■ **Your instructions**: Reproduce all of the entries character for character, while leaving out any pictures they contain.

The input Block Start

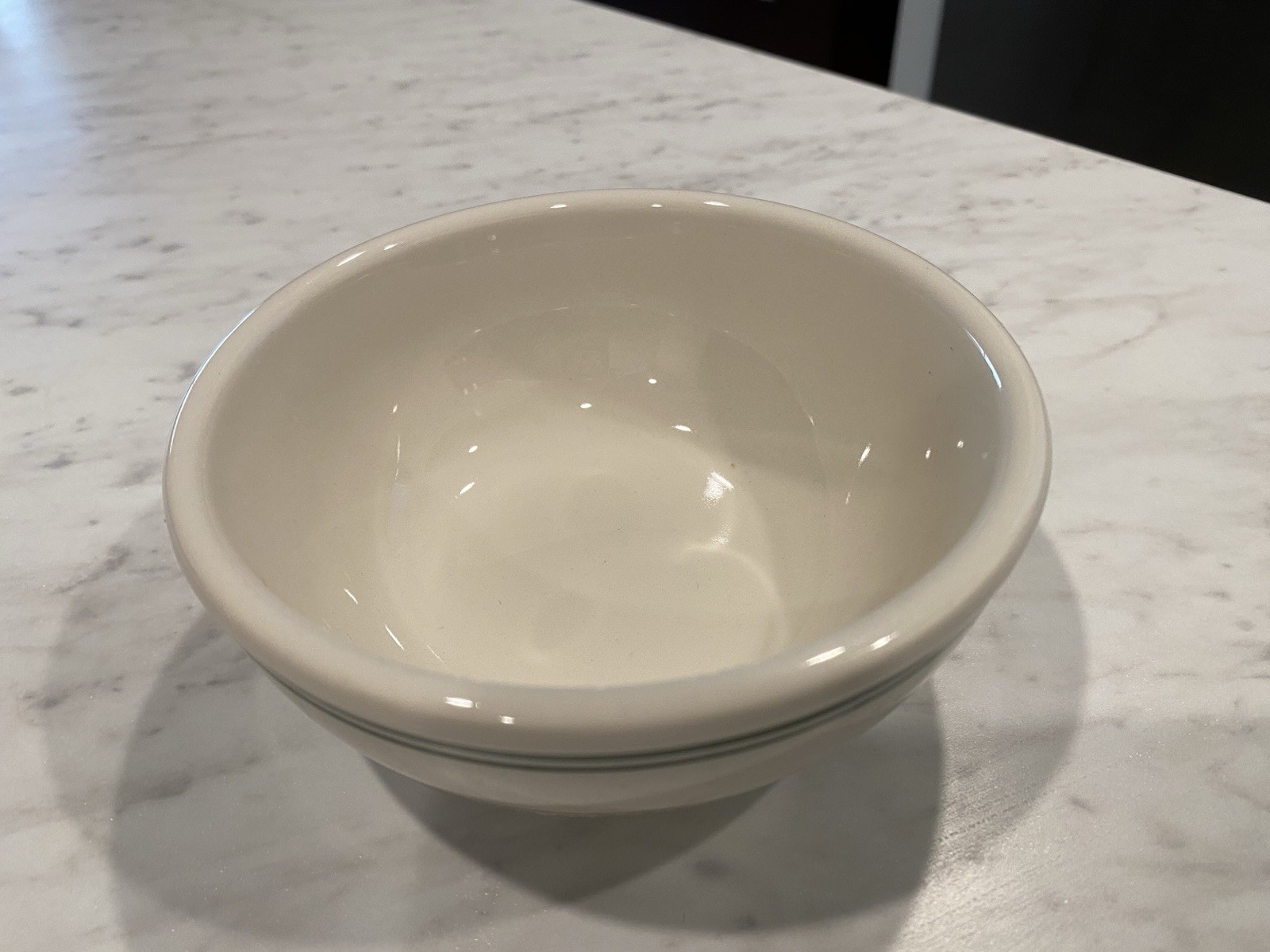 6 Each - 2005 Homer Laughlin Quality 5 1/8” 12.25 Z Green Band Ivory Nappy Bowls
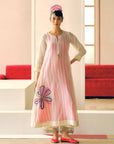 Zyra Ivory - Pink Stripe Big Flower Kurta Set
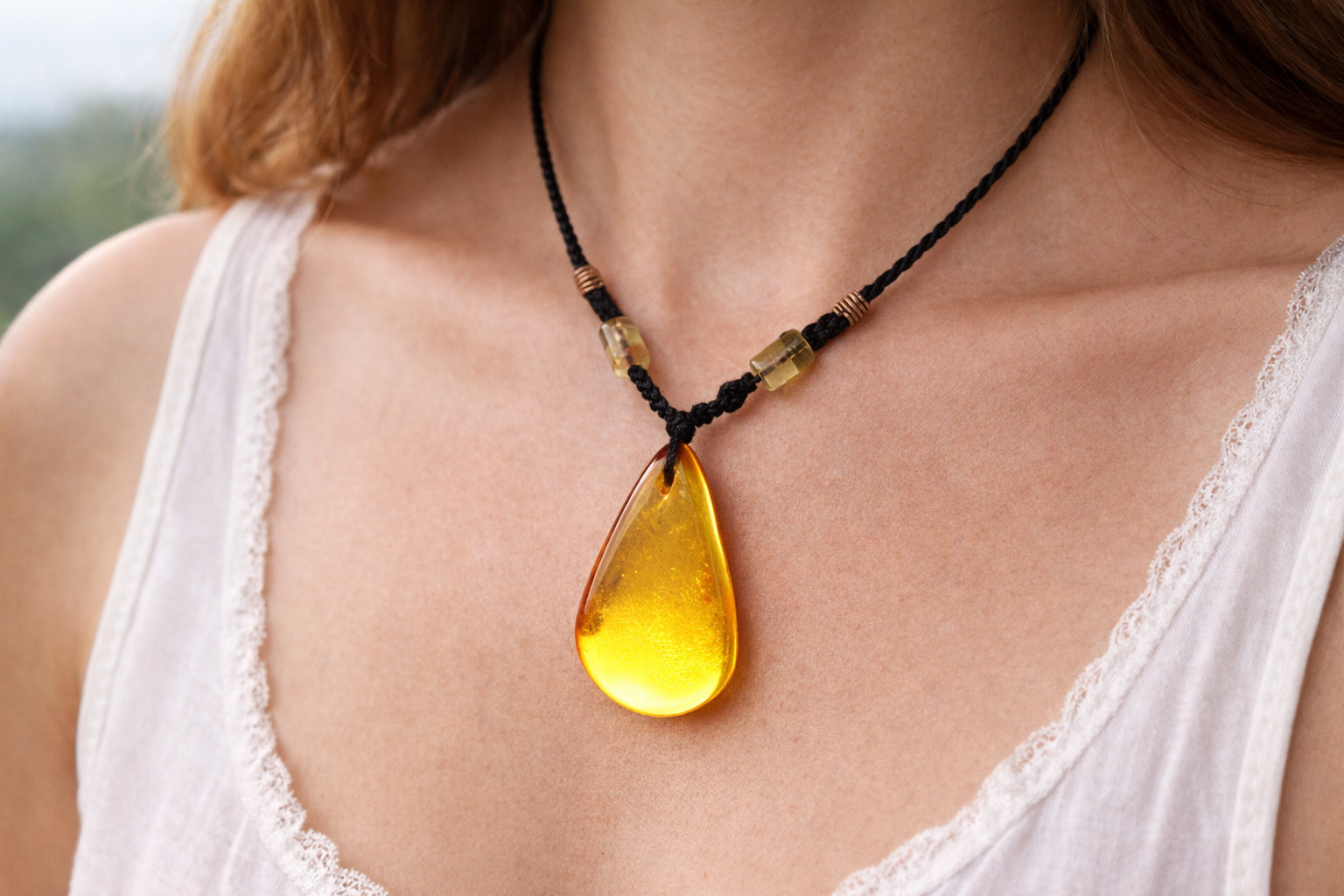 Exquisite Natural Clear Orange Green Amber  Necklace 21inch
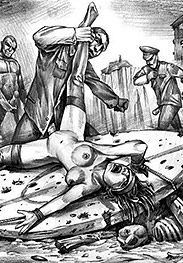 After target practice, several more men came out of the barricks - Enforcers by Rougin
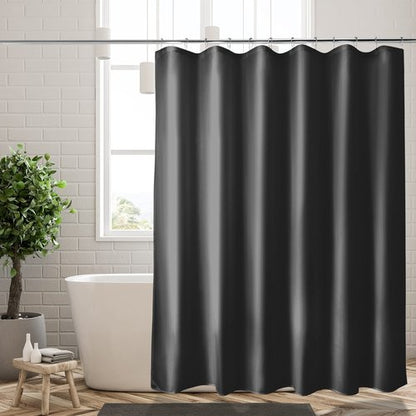 Titanker Fabric Shower Curtain Liner Washable with 2 Magnets, 70 x 72 Inches, Waterproof, Soft Fabric, Lightweight Polyester, Black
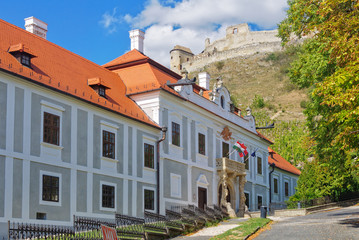 Fototapeta na wymiar Bishop`s Palace under the castle ruin in Sumeg (Sümeg), Hungary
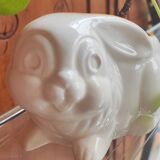 Mini white rabbit vase cache pot with orange edges in enamelled ceramic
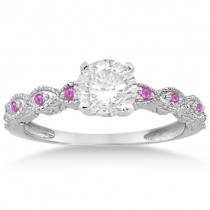 Antique Pink Sapphire Engagement Ring Set 18k White Gold (0.36ct)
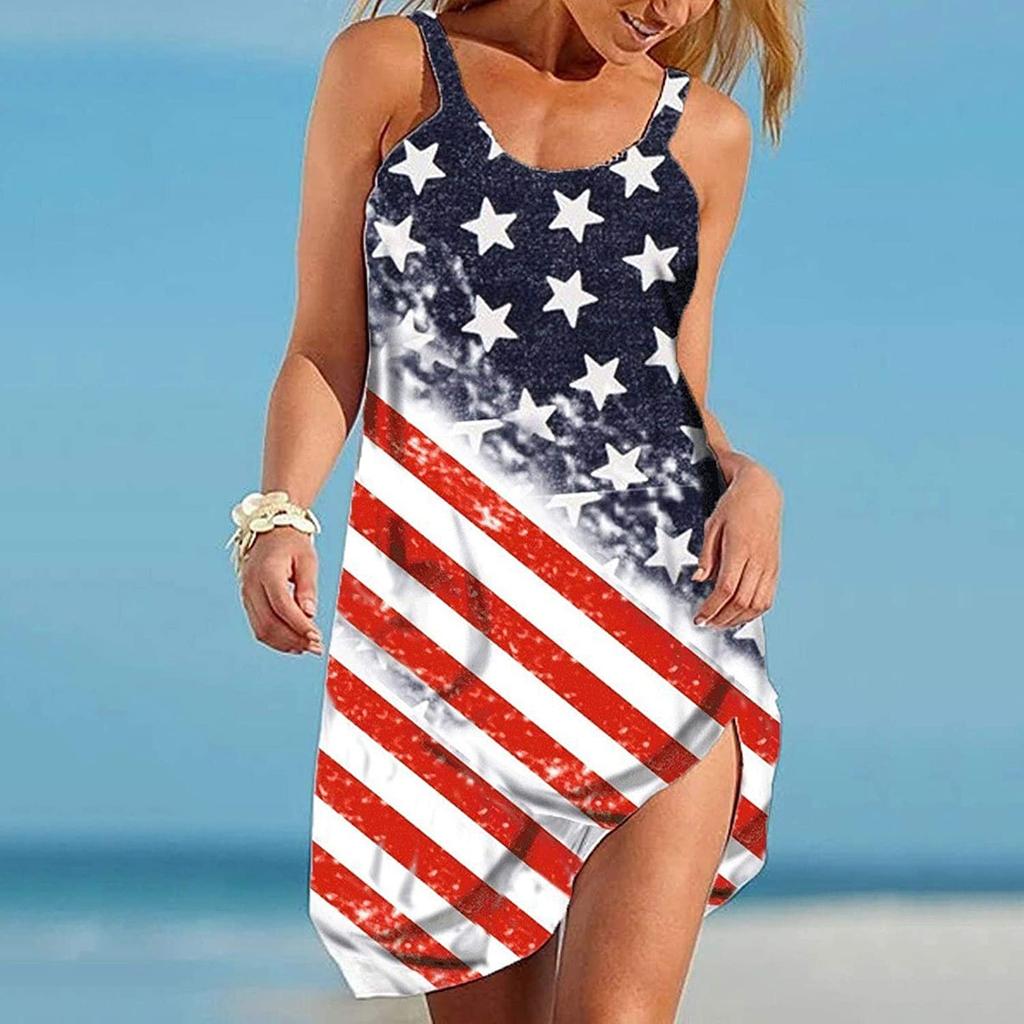 Sleeveless Casual Tank Dress for Women Knee Length Summer Dress with Star Print Comfortable Loose Fit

The input Block End

■ **Answer**:
 6 Each - 2005 Homer Laughlin Quality 5 1/8” 12.25 Z Green Band Ivory Nappy Bowls
 Zyra Ivory - Pink Stripe Big Flower Kurta Set
 Exquisite Natural Clear Orange Green Amber  Necklace 21inch
 After target practice, several more men came out of the barricks - Enforcers by Rougin
 Titanker Fabric Shower Curtain Liner Washable with 2 Magnets, 70 x 72 Inches, Waterproof, Soft Fabric, Lightweight Polyester, Black
 Fototapeta na wymiar Bishop`s Palace under the castle ruin in Sumeg (Sümeg), Hungary
 Mini white rabbit vase cache pot with orange edges in enamelled ceramic
 Antique Pink Sapphire Engagement Ring Set 18k White Gold (0.36ct)
 Sleeveless Casual Tank Dress for Women Knee Length Summer Dress with Star Print Comfortable Loose Fit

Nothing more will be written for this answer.